THE EXERCISE :: Copy out word for word the lines below, starting with the line that contains "What is the distance measured" and going on through the last line.

Dataset entries:
[START]

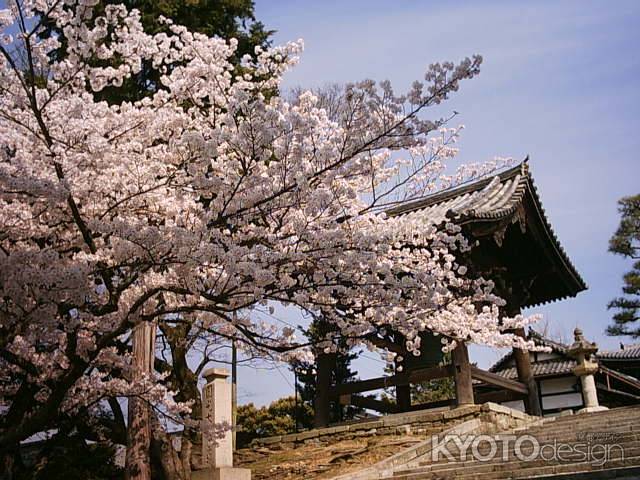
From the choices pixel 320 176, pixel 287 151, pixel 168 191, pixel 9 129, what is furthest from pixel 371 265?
pixel 9 129

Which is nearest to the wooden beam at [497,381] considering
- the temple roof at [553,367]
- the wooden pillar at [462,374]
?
the wooden pillar at [462,374]

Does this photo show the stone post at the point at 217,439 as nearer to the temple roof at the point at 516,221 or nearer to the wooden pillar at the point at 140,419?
the wooden pillar at the point at 140,419

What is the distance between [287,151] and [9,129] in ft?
7.77

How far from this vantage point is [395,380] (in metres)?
10.7

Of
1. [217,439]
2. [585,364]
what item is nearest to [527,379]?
[585,364]

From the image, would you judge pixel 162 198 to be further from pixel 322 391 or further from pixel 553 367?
pixel 553 367

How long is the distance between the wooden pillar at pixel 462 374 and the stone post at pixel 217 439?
11.7 feet

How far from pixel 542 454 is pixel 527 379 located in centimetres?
505

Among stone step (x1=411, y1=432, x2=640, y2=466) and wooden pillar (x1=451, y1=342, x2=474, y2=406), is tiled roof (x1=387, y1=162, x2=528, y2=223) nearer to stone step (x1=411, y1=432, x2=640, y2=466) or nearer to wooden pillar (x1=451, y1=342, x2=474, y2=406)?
wooden pillar (x1=451, y1=342, x2=474, y2=406)

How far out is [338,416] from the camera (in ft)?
46.9

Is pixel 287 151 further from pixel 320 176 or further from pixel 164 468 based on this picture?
pixel 164 468

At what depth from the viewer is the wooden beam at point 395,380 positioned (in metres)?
10.3

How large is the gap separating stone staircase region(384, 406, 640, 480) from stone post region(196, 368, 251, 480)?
1887 millimetres

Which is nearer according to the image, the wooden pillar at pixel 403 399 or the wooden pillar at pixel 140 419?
the wooden pillar at pixel 140 419
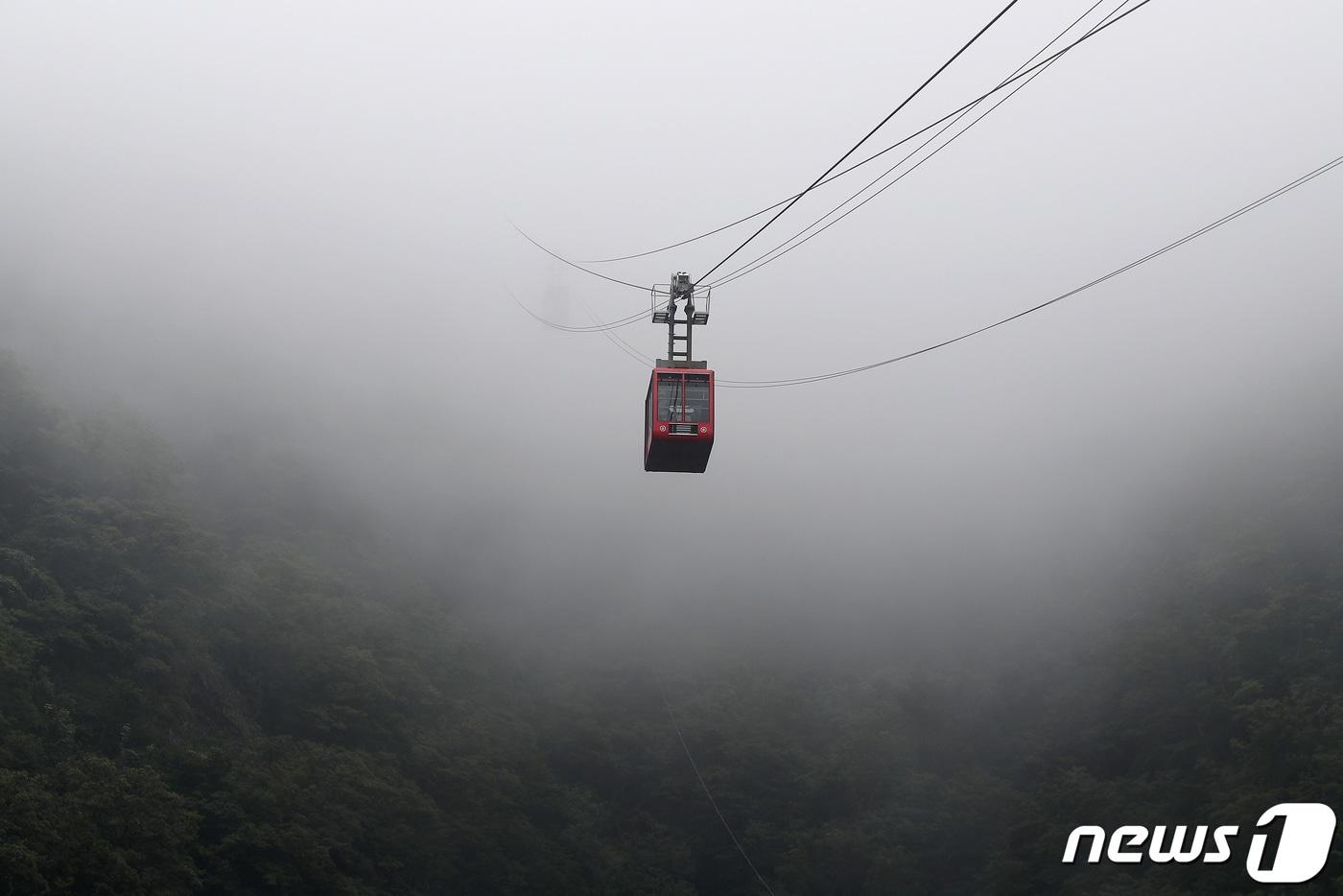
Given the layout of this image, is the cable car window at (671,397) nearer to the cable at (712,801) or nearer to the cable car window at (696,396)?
the cable car window at (696,396)

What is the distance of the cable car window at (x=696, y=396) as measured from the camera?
16719 mm

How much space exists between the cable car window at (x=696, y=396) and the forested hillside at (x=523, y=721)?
→ 12755 millimetres

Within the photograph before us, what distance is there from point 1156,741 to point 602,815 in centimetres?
1607

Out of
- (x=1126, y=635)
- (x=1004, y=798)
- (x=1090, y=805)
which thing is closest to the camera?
(x=1090, y=805)

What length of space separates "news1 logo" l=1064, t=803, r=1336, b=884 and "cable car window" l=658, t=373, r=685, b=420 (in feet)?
52.9

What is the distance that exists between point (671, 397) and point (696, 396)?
437 mm

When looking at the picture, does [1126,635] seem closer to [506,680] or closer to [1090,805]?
[1090,805]

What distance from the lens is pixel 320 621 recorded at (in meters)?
29.6

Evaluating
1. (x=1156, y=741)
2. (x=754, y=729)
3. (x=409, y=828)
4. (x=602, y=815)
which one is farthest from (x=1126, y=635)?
(x=409, y=828)

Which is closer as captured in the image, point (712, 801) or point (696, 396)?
point (696, 396)

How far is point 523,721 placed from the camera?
32.1 m

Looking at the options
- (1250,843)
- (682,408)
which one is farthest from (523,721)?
(1250,843)

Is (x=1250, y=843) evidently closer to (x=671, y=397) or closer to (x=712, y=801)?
(x=712, y=801)

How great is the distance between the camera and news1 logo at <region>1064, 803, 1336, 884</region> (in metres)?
21.0
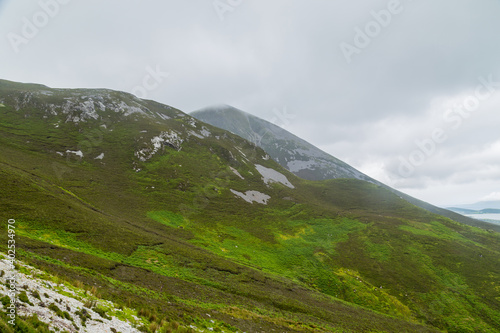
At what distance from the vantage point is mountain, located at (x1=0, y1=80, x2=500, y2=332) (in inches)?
875

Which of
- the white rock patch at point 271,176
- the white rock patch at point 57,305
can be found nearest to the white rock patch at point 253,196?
the white rock patch at point 271,176

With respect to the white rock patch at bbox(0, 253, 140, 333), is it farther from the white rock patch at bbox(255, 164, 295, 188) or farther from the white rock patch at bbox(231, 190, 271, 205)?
the white rock patch at bbox(255, 164, 295, 188)

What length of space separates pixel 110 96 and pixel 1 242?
473 feet

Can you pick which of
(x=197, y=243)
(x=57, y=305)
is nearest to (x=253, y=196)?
(x=197, y=243)

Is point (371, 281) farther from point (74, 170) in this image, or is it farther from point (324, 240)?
point (74, 170)

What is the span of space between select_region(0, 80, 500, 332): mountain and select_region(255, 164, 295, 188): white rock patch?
2.84m

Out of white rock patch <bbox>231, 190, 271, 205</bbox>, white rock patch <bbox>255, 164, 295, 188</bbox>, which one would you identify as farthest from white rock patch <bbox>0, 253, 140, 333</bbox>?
white rock patch <bbox>255, 164, 295, 188</bbox>

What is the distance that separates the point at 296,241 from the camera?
66.5 m

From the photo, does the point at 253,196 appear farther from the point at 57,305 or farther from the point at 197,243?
the point at 57,305

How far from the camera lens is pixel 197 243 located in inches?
2052

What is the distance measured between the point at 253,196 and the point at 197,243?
48.9 m

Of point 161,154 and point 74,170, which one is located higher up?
point 161,154

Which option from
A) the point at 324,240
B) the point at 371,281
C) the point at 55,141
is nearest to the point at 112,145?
the point at 55,141

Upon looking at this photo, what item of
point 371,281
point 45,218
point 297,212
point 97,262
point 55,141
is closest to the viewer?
point 97,262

[END]

FINISHED ANSWER ::
What is the distance measured between the point at 253,196 and the point at 197,243?
48.9 m

Of point 161,154 and point 74,170, which one is located higher up?
point 161,154

Which option from
A) the point at 324,240
B) the point at 371,281
C) the point at 55,141
is nearest to the point at 112,145?
the point at 55,141

Upon looking at this photo, what item of
point 371,281
point 45,218
point 297,212
point 97,262
point 55,141
is closest to the viewer?
point 97,262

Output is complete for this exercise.